Tigercat Pharma, Inc., is currently assessing VPD-737 in two Phase 2b studies. The first study, a randomized, double blind, placebo controlled study over six weeks is studying the safety and efficacy of VPD-737 in 240 patients with chronic pruritus. The study is being conducted in 24 sites within the United States and the primary endpoint is change in pruritus severity as measured by the Visual Analog Scale. Tigercat is also studying VPD-737 in a randomized, double blind, placebo controlled study over eight weeks to assess the safety and efficacy of VPD-737 in 60 patients with prurigo nodularis, a severe form of pruritus characterized by pruritic nodules and lesions. This study is being conducted in 4 sites within Germany and the primary endpoint is change in pruritus severity as measured by the Visual Analog Scale.


Prurigo Nodularis (PN) is a chronic inflammatory dermatosis of unknown etiology. It causes several to hundreds of papulonodular eruptions on a patient's skin which are intensely itchy. Patients may be driven to distraction by the itch/scratch cycle that the disease induces, as may their doctors by their inability to treat the condition effectively. The constant scratching leads to the development of discrete, excoriated, nodular, hyperpigmented/purpuric lesions with crusted or scaly surfaces.

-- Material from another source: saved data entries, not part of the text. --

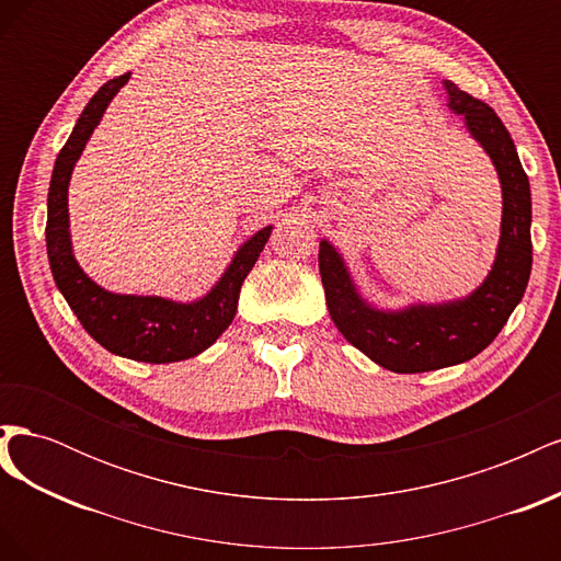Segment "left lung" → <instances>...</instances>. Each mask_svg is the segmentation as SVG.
<instances>
[{
  "mask_svg": "<svg viewBox=\"0 0 561 561\" xmlns=\"http://www.w3.org/2000/svg\"><path fill=\"white\" fill-rule=\"evenodd\" d=\"M445 89L449 107L463 114L470 135L494 161L503 186L501 241L486 280L466 299L379 311L355 293L342 254L328 241H320L318 252L320 278L336 330L367 358L398 375L474 358L503 330L531 274V192L511 133L482 100L451 81H445Z\"/></svg>",
  "mask_w": 561,
  "mask_h": 561,
  "instance_id": "left-lung-1",
  "label": "left lung"
}]
</instances>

Individuals with PN typically have a severely disturbed quality of life and are frequently unable to function effectively during everyday activities including work. Depression and anxiety are also commonly associated with persistent PN and patients typically report significant challenges sleeping. The current standard of care is corticosteroid and antihistamine therapy, however, the treatment of PN is notoriously challenging and is reflected in the number of treatments that are prescribed with poor results. Once the itch-scratch cycle becomes established, it is extremely difficult to interrupt. For those patients who do not respond to first-line treatments with antihistamines or corticosteroids, there are no safe and effective second line treatment options.

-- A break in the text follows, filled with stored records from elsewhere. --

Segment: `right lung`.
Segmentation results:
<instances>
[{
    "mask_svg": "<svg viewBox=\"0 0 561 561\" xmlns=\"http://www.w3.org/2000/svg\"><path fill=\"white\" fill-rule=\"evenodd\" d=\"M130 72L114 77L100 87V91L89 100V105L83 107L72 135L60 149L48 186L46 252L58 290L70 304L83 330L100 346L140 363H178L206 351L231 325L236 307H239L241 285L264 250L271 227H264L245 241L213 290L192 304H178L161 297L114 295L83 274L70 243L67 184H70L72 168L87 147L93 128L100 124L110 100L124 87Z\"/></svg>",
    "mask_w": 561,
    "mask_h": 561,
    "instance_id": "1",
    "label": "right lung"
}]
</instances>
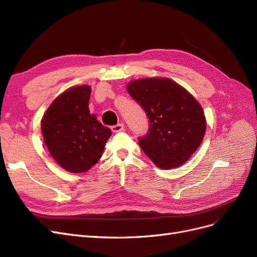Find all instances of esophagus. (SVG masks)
<instances>
[{"mask_svg":"<svg viewBox=\"0 0 257 257\" xmlns=\"http://www.w3.org/2000/svg\"><path fill=\"white\" fill-rule=\"evenodd\" d=\"M111 130L114 132V134H117V132H120L123 130V125L122 123H117V125L112 126Z\"/></svg>","mask_w":257,"mask_h":257,"instance_id":"34e87169","label":"esophagus"}]
</instances>
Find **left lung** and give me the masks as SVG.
Returning <instances> with one entry per match:
<instances>
[{"mask_svg": "<svg viewBox=\"0 0 257 257\" xmlns=\"http://www.w3.org/2000/svg\"><path fill=\"white\" fill-rule=\"evenodd\" d=\"M127 90L148 117V131L139 137L140 147L157 167L183 165L201 145L206 119L201 104L168 78L132 81Z\"/></svg>", "mask_w": 257, "mask_h": 257, "instance_id": "obj_1", "label": "left lung"}]
</instances>
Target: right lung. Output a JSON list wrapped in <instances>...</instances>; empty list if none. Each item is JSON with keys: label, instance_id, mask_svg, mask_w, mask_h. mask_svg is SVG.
I'll return each instance as SVG.
<instances>
[{"label": "right lung", "instance_id": "obj_1", "mask_svg": "<svg viewBox=\"0 0 257 257\" xmlns=\"http://www.w3.org/2000/svg\"><path fill=\"white\" fill-rule=\"evenodd\" d=\"M90 87L81 85L57 97L41 119V132L49 152L71 173L89 170L102 156L112 131L90 115Z\"/></svg>", "mask_w": 257, "mask_h": 257}]
</instances>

The prevalence of PN in the general population is unknown as the disease is frequently included in chronic itch disorders in epidemiological studies. The condition is, however, relatively common amongst middle-aged women who have some of the precipitating conditions (e.g., atopic dermatitis). It is thought that the prevalence of so-called neurotic excoriations, of which an unknown proportion of cases of prurigo nodularis might be a manifestation, is about 2% in dermatology clinics and 9% in those with an underlying cause for pruritus.


1. Haas S, Capellino S, Phan NQ, et al; Low density of sympathetic nerve fibers relative to substance P-positive nerve J Dermatol Sci. 2010 Jun;58(3):193-7. Epub 2010 Apr 4.

2. Grundmann S, Staender S. Chronic pruritus: clinics and treatment. Annals of dermatology. Feb 2011; 23(1):1-11

3. Scheinfeld NS, Neurotic Excoriations, Medscape, Aug 2011.